How much effort is required for these steps? We will explore that question as we create sample archival materials from the archive of Grinnell’s Scarlet and Black, available at http://usiagrc.arcasearch.com/Research.aspx.
The excavation associated with the new HSSC uncovered a part of Grinnell history, a large rock, which some call the “Peace Rock”, that was buried in 1914. The Scarlet and Black of 22 April 1914 has a small piece on an assault on that rock, then termed the “Scrap Rock”, presumably in reference to the annual “Class Scrap”.
We have transcribed the page that contains that note and prepared a PDF of that same page.
Create an XML document that appropriately represents the page.

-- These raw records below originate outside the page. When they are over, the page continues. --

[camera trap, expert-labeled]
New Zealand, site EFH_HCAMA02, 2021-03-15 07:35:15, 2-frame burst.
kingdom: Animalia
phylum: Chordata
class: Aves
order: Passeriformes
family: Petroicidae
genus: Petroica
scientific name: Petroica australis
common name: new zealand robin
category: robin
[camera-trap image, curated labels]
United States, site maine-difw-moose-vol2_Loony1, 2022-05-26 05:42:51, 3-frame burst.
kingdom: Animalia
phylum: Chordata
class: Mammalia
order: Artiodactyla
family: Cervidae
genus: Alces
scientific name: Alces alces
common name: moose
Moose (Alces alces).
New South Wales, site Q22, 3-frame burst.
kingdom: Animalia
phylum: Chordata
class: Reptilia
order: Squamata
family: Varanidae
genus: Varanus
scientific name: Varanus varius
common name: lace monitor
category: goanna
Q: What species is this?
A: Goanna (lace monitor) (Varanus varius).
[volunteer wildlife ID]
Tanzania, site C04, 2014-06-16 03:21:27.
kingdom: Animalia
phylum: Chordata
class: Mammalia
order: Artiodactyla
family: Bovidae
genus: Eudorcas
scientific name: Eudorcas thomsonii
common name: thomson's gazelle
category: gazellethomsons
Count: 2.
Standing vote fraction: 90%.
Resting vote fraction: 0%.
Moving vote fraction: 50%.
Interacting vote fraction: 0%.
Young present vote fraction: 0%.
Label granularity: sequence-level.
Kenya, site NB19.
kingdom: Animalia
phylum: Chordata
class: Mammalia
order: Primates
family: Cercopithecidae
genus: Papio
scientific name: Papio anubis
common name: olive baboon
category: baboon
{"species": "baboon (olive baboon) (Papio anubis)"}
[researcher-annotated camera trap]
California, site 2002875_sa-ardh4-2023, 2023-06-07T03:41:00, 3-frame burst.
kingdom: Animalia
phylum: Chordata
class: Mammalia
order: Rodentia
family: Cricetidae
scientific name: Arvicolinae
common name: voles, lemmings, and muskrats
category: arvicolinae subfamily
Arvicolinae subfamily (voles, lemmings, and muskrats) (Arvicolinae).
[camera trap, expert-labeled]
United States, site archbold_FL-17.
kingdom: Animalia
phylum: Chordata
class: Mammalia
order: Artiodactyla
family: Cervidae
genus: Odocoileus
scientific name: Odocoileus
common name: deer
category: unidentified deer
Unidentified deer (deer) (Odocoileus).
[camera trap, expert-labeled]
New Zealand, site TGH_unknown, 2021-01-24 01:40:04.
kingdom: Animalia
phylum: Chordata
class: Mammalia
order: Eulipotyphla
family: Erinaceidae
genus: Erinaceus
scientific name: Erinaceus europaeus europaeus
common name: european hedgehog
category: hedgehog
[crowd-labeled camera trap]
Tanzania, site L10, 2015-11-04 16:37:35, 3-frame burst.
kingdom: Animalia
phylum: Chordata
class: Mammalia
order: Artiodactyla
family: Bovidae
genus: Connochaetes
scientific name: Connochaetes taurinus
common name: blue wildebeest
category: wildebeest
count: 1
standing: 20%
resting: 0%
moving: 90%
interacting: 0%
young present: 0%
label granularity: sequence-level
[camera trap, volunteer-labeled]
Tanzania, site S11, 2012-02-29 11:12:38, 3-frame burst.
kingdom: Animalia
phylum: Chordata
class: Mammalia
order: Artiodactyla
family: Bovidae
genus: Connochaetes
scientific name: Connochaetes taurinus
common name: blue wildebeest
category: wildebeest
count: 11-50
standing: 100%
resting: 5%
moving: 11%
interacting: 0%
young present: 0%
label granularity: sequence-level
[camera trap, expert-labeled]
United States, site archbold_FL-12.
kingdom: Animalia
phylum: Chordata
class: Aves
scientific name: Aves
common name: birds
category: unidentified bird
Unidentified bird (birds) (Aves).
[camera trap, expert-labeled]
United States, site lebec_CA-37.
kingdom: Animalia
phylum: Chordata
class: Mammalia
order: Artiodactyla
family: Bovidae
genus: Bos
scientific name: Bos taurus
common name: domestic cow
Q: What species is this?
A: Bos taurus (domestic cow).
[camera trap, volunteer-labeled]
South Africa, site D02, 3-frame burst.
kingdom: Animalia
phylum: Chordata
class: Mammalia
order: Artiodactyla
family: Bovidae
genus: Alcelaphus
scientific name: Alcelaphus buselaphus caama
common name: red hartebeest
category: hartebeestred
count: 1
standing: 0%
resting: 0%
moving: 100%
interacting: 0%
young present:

You are responsible for inserting appropriate markup, choosing tags and attributes you consider appropriate. As you mark up the text, you should reflect on the different ways that others may use the page; for example, while some are likely interested in the main articles, others might be exploring the use of advertisements or even issues of layout.
On Friday, 8 May 1970, Grinnell College decided that the semester would end on Wednesday, 13 May 1970, the middle of week 14, and that all subsequent activity, including finals and commencement, would be canceled. A variety of associated information is presented in the Scarlet & Black of 15 May 1970.
We have prepared a copy of the OCR’d text from the front page of that issue and a PDF of that same page. You may note that while the OCR’d text contains most of the words on the page, it does not necessarily present them in the best form.
Identify five different types of errors in the OCR’d text, provide representative examples of each, and suggest techniques that might help the designer of an ORC algorithm address each problem.
In recent years, the appropriate response to the American flag and the national anthem have been debated, spurred, in part, by the decision of some to kneel during the anthem to express their dissatisfaction with the state of our country, particularly the treatment of members of minority groups by those in authority. Such conversations are not new. On 24 April 1969, a group of students flew the US flag upside-down to protest the Vietnam war.
We have prepared a PDF of the front page of the 2 May 1969 issue of the Scarlet and Black that reports on the controversy.
Create an XML document that appropriately represents the page. You are responsible for both transcribing the text and inserting markup. You may choose what tags and attributes you consider appropriate.